Nile. “I was thirty-four years old, in October 1980, when I began to explore the lands along the Nile. In southern Sudan, I found a tribe of shepherds living in close contact with a herd of cattle, as in prehistoric times. After thirty-two years, their way of life has remained basically the same, including the habit of sprinkling upon themselves the ashes of animals’ dung in order to find protection from insects”.
Ethiopia. “Ethiopia alternates steep highlands to semi-desertic areas where there are 83 ethnic groups. In an isolated plateau, surrounded by the “Islamic sea” of the scorching desert, a Christian culture survived, bequeathed from the first centuries after Christ. In those troubled mountains I could visit rocky churches and monasteries where the faithful still keep on presenting offerings as in the Bible’s time”.

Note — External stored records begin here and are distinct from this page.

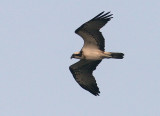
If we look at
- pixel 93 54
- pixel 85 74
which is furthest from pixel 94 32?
pixel 85 74

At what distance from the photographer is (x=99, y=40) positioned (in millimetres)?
23547

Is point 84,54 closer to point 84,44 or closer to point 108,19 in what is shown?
point 84,44

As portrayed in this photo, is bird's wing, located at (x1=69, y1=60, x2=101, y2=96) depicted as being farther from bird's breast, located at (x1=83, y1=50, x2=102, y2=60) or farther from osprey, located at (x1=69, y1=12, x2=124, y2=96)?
bird's breast, located at (x1=83, y1=50, x2=102, y2=60)

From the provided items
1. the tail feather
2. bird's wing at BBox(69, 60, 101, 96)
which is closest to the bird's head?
bird's wing at BBox(69, 60, 101, 96)

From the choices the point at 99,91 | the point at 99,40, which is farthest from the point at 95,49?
the point at 99,91

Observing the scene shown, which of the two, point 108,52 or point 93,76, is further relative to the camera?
point 93,76

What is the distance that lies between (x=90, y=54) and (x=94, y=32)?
1159 mm

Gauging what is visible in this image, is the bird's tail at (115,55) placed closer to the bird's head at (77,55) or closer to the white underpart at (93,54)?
the white underpart at (93,54)

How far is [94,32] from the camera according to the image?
23281mm

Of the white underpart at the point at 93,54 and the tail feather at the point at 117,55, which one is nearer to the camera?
the tail feather at the point at 117,55

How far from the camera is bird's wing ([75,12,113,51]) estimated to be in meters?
23.0

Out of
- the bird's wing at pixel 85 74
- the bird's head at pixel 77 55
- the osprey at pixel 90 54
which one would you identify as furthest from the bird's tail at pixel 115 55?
the bird's wing at pixel 85 74

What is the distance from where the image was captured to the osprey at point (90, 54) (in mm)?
23062

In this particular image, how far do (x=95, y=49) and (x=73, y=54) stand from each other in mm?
1034
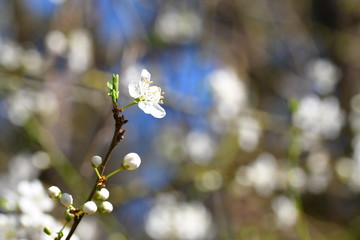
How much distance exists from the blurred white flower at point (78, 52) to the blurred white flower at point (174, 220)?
2.87 ft

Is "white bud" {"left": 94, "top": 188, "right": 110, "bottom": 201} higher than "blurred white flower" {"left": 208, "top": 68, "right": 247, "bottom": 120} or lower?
lower

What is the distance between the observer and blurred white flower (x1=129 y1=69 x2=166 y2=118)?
0.96 meters

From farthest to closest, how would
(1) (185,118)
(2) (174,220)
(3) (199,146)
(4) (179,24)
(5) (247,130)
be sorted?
(4) (179,24) < (1) (185,118) < (3) (199,146) < (5) (247,130) < (2) (174,220)

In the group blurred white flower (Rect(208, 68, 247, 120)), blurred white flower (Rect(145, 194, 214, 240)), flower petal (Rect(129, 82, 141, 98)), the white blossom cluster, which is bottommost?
the white blossom cluster

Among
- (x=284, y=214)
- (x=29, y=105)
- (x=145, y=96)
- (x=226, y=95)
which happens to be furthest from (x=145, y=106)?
(x=226, y=95)

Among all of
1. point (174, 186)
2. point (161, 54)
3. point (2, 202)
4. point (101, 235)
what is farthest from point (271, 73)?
point (2, 202)

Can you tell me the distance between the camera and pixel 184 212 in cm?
278

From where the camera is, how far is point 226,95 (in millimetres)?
3176

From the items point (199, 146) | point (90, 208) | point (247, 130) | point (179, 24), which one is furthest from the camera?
point (179, 24)

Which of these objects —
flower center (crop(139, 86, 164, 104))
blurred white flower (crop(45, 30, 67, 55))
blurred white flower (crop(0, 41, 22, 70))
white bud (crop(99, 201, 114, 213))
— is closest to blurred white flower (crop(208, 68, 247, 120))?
blurred white flower (crop(45, 30, 67, 55))

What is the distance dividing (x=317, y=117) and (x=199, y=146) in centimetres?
93

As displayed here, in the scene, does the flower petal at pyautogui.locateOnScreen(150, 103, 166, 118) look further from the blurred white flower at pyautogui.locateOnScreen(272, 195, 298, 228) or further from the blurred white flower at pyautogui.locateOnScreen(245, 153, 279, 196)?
the blurred white flower at pyautogui.locateOnScreen(245, 153, 279, 196)

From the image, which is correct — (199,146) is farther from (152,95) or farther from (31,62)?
(152,95)

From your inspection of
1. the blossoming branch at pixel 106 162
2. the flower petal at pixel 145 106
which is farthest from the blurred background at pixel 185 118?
the flower petal at pixel 145 106
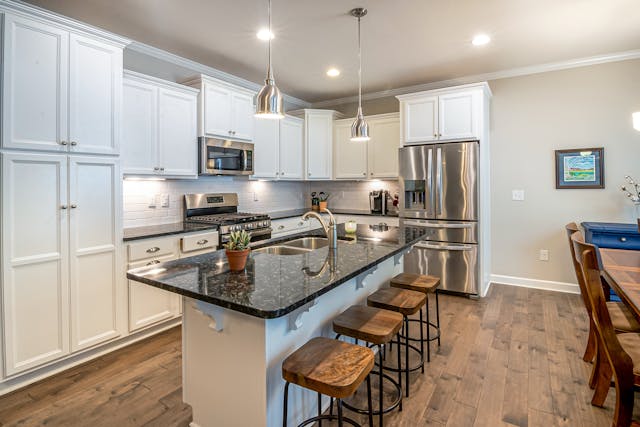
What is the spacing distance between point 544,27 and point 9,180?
4.30 meters

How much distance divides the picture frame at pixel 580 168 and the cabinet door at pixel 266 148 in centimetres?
343

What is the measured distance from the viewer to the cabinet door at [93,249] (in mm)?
2481

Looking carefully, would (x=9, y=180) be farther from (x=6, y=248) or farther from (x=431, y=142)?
(x=431, y=142)

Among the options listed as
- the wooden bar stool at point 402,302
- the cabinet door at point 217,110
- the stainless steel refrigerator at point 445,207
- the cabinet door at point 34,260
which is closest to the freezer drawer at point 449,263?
the stainless steel refrigerator at point 445,207

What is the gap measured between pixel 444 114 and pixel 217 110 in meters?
2.60

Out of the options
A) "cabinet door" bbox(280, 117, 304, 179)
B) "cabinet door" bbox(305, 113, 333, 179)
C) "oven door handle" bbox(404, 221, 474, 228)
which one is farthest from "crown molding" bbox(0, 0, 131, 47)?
"oven door handle" bbox(404, 221, 474, 228)

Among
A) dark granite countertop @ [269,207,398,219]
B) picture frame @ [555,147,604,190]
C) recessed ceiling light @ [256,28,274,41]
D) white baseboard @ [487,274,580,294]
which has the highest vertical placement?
recessed ceiling light @ [256,28,274,41]

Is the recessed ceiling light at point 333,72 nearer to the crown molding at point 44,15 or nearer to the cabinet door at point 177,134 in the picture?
the cabinet door at point 177,134

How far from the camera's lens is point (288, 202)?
5465 mm

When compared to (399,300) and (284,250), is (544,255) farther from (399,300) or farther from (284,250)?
(284,250)

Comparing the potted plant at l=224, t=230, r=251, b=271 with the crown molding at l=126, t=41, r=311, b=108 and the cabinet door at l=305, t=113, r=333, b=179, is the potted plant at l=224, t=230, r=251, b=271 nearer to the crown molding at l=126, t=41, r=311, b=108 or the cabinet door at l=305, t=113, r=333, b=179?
the crown molding at l=126, t=41, r=311, b=108

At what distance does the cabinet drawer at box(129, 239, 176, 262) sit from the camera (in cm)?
282

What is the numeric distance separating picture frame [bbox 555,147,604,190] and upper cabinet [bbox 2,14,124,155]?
15.1 feet

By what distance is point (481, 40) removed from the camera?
10.8 feet
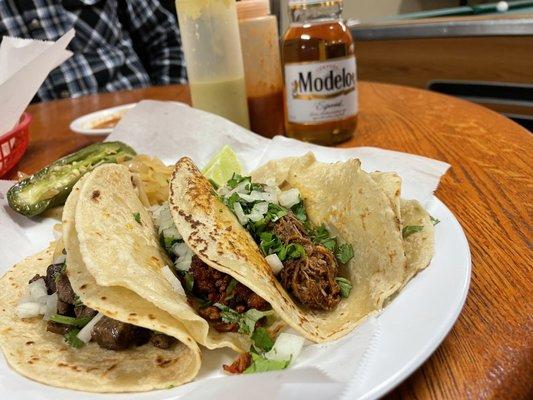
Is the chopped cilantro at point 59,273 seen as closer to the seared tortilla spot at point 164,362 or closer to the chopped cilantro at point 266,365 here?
the seared tortilla spot at point 164,362

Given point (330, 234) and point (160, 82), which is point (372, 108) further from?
point (160, 82)

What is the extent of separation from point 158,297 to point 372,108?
1900mm

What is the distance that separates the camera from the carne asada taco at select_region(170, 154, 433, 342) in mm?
1107

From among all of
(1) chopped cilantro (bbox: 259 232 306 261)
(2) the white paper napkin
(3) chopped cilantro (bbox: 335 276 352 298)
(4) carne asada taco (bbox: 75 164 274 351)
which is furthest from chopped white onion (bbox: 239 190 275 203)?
(2) the white paper napkin

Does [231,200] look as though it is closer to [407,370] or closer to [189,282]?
[189,282]

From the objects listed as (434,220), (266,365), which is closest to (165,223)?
(266,365)

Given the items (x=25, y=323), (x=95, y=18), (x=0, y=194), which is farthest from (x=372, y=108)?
(x=95, y=18)

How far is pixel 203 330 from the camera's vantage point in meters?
1.03

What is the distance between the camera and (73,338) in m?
1.17

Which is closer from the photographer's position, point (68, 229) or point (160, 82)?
point (68, 229)

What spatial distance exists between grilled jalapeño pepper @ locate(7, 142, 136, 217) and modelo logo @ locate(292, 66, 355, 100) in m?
0.74

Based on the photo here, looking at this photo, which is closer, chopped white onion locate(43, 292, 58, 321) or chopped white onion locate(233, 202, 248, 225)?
chopped white onion locate(43, 292, 58, 321)

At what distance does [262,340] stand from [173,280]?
28 cm

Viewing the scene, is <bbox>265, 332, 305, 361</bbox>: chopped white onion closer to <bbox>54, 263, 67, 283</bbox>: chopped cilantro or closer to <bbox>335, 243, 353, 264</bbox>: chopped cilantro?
<bbox>335, 243, 353, 264</bbox>: chopped cilantro
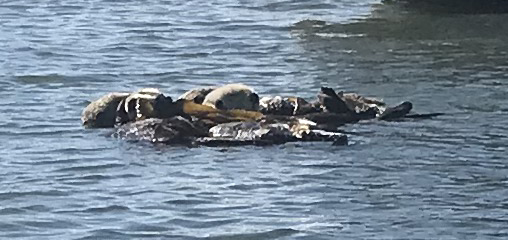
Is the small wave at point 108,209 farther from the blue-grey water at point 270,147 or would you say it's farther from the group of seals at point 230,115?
the group of seals at point 230,115

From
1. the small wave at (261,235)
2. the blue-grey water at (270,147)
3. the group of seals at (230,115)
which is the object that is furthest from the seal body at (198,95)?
the small wave at (261,235)

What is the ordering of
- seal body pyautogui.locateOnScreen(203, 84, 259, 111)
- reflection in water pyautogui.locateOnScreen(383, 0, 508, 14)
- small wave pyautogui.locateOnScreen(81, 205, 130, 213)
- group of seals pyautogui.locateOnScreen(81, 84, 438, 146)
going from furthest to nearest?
reflection in water pyautogui.locateOnScreen(383, 0, 508, 14) < seal body pyautogui.locateOnScreen(203, 84, 259, 111) < group of seals pyautogui.locateOnScreen(81, 84, 438, 146) < small wave pyautogui.locateOnScreen(81, 205, 130, 213)

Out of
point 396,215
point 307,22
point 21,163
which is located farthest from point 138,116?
point 307,22

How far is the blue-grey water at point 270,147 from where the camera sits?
396 inches

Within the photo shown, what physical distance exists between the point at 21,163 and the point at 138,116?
139 cm

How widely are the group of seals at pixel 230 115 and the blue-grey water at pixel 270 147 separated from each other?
162 mm

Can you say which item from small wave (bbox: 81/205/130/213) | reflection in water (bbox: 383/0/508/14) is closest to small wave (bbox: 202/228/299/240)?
small wave (bbox: 81/205/130/213)

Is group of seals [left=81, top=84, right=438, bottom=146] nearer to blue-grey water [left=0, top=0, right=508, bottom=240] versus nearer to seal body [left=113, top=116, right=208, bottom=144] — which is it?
seal body [left=113, top=116, right=208, bottom=144]

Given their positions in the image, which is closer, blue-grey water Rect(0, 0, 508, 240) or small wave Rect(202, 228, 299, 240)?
small wave Rect(202, 228, 299, 240)

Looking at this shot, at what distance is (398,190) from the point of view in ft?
35.4

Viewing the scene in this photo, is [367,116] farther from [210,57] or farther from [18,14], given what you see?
[18,14]

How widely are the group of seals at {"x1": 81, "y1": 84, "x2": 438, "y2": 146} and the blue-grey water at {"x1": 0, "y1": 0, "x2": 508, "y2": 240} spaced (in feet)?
0.53

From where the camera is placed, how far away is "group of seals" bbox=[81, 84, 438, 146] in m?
12.3

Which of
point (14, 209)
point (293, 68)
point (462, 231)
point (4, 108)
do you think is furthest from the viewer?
point (293, 68)
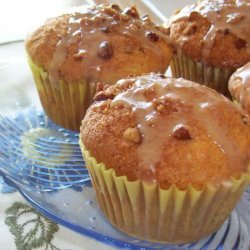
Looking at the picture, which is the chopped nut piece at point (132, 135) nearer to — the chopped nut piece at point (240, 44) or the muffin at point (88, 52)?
the muffin at point (88, 52)

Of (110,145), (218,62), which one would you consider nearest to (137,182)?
(110,145)

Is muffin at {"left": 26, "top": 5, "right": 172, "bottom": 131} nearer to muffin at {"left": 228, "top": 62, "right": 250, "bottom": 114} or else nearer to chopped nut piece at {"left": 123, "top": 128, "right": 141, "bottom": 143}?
muffin at {"left": 228, "top": 62, "right": 250, "bottom": 114}

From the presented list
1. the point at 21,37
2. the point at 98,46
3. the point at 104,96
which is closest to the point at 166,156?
the point at 104,96

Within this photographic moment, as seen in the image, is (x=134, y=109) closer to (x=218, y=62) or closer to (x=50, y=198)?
(x=50, y=198)

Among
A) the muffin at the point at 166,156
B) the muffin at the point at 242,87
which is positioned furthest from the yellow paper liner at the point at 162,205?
the muffin at the point at 242,87

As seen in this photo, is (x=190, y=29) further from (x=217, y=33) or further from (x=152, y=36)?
(x=152, y=36)

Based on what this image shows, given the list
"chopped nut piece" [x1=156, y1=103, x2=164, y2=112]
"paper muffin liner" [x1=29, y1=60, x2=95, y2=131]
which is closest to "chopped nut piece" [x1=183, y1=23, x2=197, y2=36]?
"paper muffin liner" [x1=29, y1=60, x2=95, y2=131]
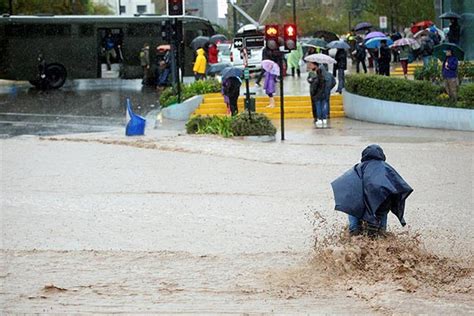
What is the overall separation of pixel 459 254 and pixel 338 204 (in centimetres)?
243

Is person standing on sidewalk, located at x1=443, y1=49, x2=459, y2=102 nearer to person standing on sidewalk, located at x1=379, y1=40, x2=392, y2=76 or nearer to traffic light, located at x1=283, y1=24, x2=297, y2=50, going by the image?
traffic light, located at x1=283, y1=24, x2=297, y2=50

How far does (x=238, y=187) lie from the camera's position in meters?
19.5

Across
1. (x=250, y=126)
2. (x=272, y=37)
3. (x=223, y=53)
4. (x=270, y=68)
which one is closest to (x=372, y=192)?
(x=250, y=126)

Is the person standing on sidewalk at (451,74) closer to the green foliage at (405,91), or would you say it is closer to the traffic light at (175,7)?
the green foliage at (405,91)

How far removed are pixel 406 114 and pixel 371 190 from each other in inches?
807

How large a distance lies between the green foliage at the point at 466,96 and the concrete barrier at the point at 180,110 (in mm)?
9060

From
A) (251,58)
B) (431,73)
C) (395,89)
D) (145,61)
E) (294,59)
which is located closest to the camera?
(395,89)

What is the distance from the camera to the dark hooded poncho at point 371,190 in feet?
38.6

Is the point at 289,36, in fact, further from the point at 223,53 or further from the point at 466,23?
the point at 223,53

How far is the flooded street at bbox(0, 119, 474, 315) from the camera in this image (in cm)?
1112

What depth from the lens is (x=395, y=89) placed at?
1278 inches

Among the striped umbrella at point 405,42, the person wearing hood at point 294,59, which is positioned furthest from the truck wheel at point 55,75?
the striped umbrella at point 405,42

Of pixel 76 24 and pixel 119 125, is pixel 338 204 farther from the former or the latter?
pixel 76 24

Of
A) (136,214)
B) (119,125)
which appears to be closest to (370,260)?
(136,214)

Islam. “The Islamic faith, teaching the devotion to one God, Allah, was founded in the seventh century by Muhammad. Among the basic obligations prescribed by the Koran, there is the pilgrimage to Mecca, where the Kaaba stands. I had the privilege to photograph it thanks to the invitation of a Saudi editor. The Shiite Muslims are concentrated in Iran, whose faith is affected by the religion of ancient Persia”.
Ganges. “The Ganges is born in the Himalayan glaciers and flows into the plains of India up to the Bay of Bengal. Its waters, linked to the cult of Shiva, washes away the sins of those who dip themselves in and helps them be reborn in the sky. The river water also frees from the sufferings of reincarnation those who spread their own ashes in it. I visited various holy sites, including many of them lining its shores, constantly crowded by pilgrims”.
Tibet. “My first trips to Tibet dates back to the end of the 80’s. Tibetans are devoted to Buddhism, revisited upon a strong sense of their own. Western people are turning more and more to tibetan Buddhism for the gentle optimism that characterizes it. The equality among human beings is also recognized taking in consideration even the extreme environmental conditions of Tibet”.
Andes. “Before the discovery of Christopher Columbus, in the Andean plateau an original civilization had developed. The Andean people were largely converted to Christianity, but they managed to mix into the new religion the elements of their traditional beliefs. The appearance of Jesus on a peak in the Peruvian Andes is the reason for the pilgrimage of Qoyllur Erect, which I witnessed in 2004”.
May 30th to November 8th, 2015
Reggia di Monza – Villa Reale Serrone
Viale Brianza, 2
Tuesday to Sunday, 10 am – 7 pm
Friday: 10 am – 10 pm
Closed on Monday
Tickets: € 10 (€8 reduced)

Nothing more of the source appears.